*DOCUMENT SECTION*.
Anime News Networks Rebecca Silverman enjoyed the first manga volume and gave it an A−, saying, "tense pacing, interesting literary connections, art and story work well together, strong plot and foreshadowing". Nick Creamer of the same website gave the second volume a B+ and called it a "unique and altogether thrilling story offers fun tactical drama and striking visual set pieces". Creamer praised the third volume of the series, saying that Sister Krone and Emma's new allies adds thrilling complexity to a story that is both tightly plotted and thematically biting. Mentioning that, the series continues to be one of the most unique and gripping shōnen tales around. He described the fourth volume as "it offers ever more reasons to check out this very unique manga" with its "excellent world and character-building, laying all the pieces in place for a truly thrilling escape, with a combination of alluring art and sturdy characterization". Creamer gave volume five and six an A−. Praising their transition phase with grace, offering some of the most exciting conflicts and beautiful set pieces of the story so far and pulling off the "big world-building reveal" with such intelligence. Reviewing volumes seven to nine, he wrote that "on the whole, setting the story's ambitions towards a new horizon while reintroducing some of the initial concepts that made this manga so thrilling continues to stride forward with tremendous confidence. The Promised Neverlands eighth volume may well be my favorite volume so far, and Demizu's art has never looked better". Adding that, Goldy Pond translates Neverland's core appeal into action theater, while the art keeps the fighting clear and the monsters terrifying.

*DATASET RECORDS*.
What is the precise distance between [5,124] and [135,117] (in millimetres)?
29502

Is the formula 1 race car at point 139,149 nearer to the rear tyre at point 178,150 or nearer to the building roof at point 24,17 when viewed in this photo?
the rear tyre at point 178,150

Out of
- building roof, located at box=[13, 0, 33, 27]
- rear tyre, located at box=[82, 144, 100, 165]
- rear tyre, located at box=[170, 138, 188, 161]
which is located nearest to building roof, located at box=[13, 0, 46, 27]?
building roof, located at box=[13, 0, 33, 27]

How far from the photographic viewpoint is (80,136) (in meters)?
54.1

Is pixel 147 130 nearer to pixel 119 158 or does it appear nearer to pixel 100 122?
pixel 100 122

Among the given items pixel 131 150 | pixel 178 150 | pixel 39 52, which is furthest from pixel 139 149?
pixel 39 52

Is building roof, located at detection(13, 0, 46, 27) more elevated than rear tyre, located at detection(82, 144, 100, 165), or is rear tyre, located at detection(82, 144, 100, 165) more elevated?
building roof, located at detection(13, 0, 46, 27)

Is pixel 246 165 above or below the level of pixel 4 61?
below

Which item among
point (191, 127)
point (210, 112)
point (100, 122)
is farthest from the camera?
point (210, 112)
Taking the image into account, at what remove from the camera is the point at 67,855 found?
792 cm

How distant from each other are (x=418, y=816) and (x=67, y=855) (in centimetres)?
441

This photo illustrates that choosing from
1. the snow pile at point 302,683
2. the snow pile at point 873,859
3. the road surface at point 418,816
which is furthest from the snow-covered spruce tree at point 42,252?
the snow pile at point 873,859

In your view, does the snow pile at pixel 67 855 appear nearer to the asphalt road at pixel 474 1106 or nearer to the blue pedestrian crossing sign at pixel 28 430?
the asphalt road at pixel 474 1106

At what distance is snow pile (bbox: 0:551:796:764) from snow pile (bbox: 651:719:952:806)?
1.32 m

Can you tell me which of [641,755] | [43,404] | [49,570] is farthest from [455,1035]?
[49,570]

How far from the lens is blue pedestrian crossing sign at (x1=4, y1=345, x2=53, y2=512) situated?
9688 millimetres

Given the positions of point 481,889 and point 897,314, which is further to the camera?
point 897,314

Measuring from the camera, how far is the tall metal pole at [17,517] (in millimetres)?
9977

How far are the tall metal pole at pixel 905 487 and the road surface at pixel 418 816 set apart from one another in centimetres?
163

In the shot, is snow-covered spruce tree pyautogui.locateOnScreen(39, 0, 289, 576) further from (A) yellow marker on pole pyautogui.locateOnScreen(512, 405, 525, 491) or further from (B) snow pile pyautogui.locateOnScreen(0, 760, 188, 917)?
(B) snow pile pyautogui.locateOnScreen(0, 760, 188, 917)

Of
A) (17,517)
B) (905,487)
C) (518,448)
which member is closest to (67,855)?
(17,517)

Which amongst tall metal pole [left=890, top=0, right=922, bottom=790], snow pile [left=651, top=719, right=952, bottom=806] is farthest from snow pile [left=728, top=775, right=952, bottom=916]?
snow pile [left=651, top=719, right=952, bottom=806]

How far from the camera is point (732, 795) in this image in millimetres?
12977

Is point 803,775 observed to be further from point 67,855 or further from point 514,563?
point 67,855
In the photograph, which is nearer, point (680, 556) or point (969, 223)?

--

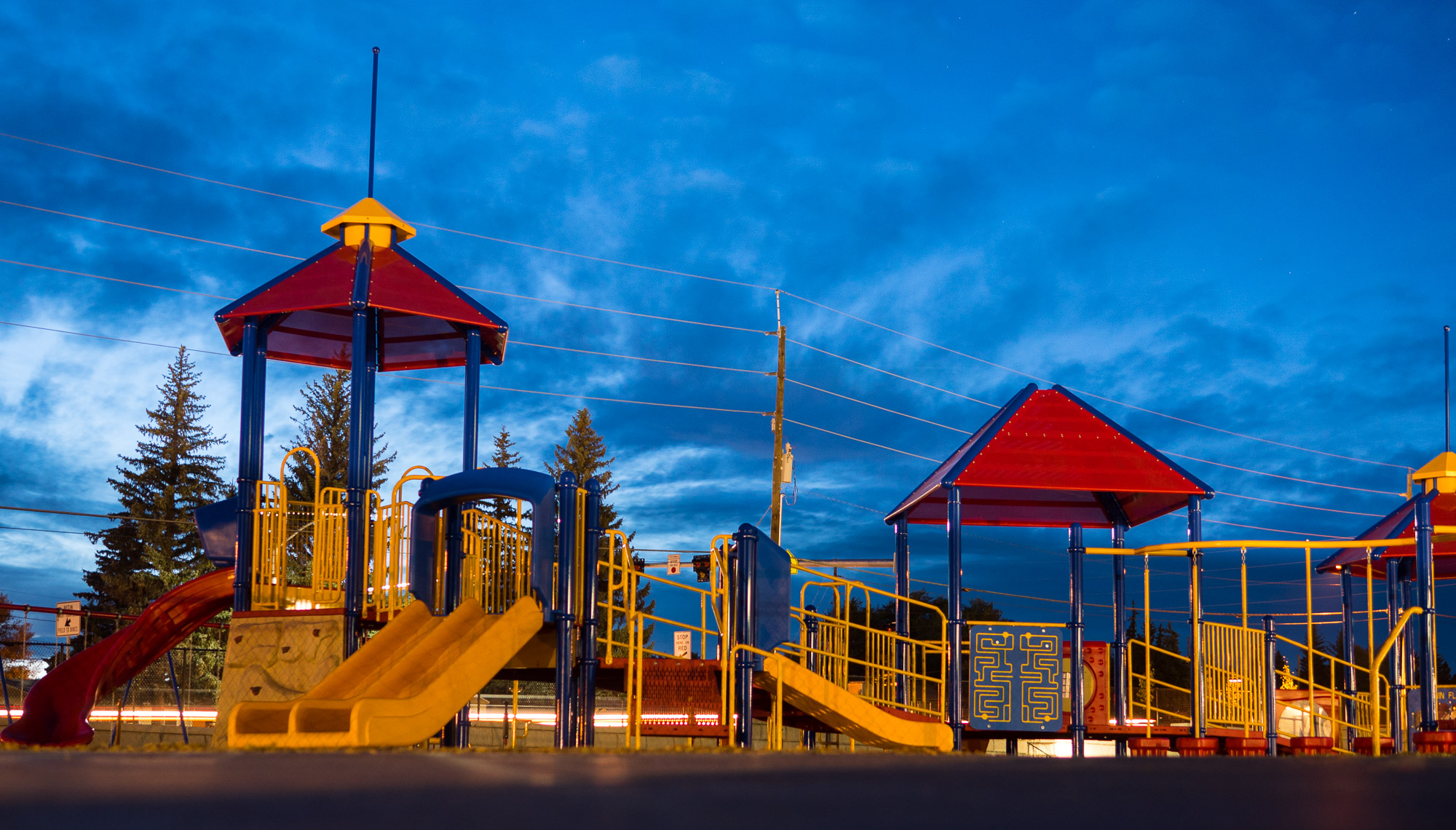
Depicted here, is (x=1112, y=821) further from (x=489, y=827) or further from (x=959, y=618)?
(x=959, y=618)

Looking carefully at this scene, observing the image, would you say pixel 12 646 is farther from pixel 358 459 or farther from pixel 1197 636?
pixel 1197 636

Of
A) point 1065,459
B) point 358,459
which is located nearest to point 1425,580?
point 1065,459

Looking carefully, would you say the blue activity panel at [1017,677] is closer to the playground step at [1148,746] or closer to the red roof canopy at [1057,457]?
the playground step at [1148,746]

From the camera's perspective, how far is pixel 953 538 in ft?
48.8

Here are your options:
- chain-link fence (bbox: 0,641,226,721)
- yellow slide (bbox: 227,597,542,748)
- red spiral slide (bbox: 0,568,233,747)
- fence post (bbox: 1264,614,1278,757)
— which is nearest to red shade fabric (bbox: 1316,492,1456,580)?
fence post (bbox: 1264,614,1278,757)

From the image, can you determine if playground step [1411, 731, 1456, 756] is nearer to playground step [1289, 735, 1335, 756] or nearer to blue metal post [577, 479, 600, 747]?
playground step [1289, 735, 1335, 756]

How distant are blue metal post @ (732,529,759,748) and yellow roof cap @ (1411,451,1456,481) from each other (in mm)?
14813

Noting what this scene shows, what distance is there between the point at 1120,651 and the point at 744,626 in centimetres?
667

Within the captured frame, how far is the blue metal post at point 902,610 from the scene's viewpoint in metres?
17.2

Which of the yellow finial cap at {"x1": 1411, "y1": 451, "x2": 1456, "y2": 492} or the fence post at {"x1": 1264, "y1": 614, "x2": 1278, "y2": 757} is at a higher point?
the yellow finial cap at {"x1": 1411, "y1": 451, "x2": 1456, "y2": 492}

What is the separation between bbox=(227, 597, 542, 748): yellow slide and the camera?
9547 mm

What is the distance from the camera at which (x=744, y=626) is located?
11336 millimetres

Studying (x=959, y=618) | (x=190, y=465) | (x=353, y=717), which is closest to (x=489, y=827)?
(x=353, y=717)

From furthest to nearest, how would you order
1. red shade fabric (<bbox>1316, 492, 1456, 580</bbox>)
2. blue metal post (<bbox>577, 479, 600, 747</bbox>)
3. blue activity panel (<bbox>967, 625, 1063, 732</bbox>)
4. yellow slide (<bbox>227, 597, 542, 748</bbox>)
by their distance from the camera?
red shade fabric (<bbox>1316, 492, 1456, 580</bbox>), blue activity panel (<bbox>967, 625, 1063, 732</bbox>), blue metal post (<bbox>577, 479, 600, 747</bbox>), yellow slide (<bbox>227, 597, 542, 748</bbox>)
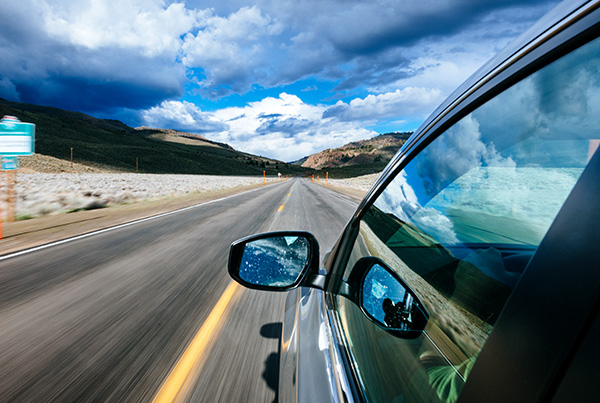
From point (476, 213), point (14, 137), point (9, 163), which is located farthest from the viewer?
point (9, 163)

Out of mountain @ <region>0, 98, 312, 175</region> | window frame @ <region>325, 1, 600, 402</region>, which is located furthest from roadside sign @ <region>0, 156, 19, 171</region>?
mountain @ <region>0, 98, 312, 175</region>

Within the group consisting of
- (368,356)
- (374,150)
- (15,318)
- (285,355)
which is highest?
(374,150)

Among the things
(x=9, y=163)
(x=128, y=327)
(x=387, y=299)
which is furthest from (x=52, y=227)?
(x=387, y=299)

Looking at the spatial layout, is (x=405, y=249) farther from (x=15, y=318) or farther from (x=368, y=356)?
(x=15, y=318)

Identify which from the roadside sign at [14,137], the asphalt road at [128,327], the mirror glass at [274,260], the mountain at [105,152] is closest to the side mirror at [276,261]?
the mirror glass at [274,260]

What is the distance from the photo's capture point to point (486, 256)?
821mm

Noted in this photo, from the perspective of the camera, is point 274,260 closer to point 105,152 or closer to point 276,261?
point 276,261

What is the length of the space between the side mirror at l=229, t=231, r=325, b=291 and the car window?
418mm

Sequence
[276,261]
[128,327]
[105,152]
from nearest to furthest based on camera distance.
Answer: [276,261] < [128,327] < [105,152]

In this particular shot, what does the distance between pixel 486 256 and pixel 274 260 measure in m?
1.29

* * *

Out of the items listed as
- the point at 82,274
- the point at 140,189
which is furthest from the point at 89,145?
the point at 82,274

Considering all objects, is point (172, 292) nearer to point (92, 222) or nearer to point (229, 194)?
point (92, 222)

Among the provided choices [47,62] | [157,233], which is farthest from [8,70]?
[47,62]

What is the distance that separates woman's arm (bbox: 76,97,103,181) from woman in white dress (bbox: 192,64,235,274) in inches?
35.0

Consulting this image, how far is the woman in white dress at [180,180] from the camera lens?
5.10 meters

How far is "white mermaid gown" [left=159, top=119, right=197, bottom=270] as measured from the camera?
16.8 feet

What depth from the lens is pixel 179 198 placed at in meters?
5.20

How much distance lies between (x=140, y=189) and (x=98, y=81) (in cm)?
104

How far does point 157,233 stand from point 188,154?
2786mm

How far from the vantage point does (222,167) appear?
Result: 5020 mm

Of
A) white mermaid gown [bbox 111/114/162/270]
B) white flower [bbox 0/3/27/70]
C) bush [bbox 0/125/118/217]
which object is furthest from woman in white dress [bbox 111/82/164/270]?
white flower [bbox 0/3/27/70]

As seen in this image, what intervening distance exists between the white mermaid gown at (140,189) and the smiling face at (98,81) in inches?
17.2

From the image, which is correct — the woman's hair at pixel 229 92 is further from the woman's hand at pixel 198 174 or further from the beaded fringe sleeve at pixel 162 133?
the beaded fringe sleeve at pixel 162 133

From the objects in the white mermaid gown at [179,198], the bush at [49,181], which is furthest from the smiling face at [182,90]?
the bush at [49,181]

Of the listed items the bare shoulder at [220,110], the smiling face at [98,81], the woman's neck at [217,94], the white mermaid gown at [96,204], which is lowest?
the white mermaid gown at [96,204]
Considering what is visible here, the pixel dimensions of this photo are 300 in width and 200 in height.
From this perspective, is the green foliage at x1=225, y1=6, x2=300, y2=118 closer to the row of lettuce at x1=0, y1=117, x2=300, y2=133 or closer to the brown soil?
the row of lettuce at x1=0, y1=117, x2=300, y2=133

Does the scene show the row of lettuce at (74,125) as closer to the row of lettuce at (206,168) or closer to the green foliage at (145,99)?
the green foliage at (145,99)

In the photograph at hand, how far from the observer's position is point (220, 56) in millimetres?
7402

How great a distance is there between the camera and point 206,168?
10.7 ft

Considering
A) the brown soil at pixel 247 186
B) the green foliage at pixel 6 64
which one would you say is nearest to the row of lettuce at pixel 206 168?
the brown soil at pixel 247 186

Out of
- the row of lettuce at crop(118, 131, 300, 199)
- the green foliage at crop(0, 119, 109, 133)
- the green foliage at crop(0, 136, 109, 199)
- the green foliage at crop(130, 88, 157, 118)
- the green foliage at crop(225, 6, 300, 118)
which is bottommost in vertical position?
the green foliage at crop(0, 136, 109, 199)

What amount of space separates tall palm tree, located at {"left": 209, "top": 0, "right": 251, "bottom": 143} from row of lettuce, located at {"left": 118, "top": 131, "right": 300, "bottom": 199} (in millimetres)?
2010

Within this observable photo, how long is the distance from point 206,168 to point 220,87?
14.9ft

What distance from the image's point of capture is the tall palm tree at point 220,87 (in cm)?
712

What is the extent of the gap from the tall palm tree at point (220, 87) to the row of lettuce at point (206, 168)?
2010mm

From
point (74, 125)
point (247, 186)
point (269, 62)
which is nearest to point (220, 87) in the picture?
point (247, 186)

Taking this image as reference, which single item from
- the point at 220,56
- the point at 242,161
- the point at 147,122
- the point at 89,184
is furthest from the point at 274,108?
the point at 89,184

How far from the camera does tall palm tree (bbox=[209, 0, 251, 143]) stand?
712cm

*WRITTEN EXERCISE 1*. From the manga reviews text, list every letter grade given and the volume or volumes each one went to.
*WRITTEN EXERCISE 2*. Pick out each line in the records that contains the word "yellow".

*FULL RESPONSE 1*.
- A− for the first volume
- B+ for the second volume
- A− for volumes five and six

*FULL RESPONSE 2*.
In the shot, is snow-covered spruce tree pyautogui.locateOnScreen(39, 0, 289, 576) further from (A) yellow marker on pole pyautogui.locateOnScreen(512, 405, 525, 491) or further from (B) snow pile pyautogui.locateOnScreen(0, 760, 188, 917)?
- yellow slide (bbox: 227,597,542,748)
How distant are blue metal post @ (732,529,759,748) and yellow roof cap @ (1411,451,1456,481) from each other (in mm)?
Which of the yellow finial cap at {"x1": 1411, "y1": 451, "x2": 1456, "y2": 492} or the fence post at {"x1": 1264, "y1": 614, "x2": 1278, "y2": 757} is at a higher point?
the yellow finial cap at {"x1": 1411, "y1": 451, "x2": 1456, "y2": 492}
What is the separation between bbox=(227, 597, 542, 748): yellow slide and the camera?
4. yellow slide (<bbox>227, 597, 542, 748</bbox>)
red shade fabric (<bbox>1316, 492, 1456, 580</bbox>), blue activity panel (<bbox>967, 625, 1063, 732</bbox>), blue metal post (<bbox>577, 479, 600, 747</bbox>), yellow slide (<bbox>227, 597, 542, 748</bbox>)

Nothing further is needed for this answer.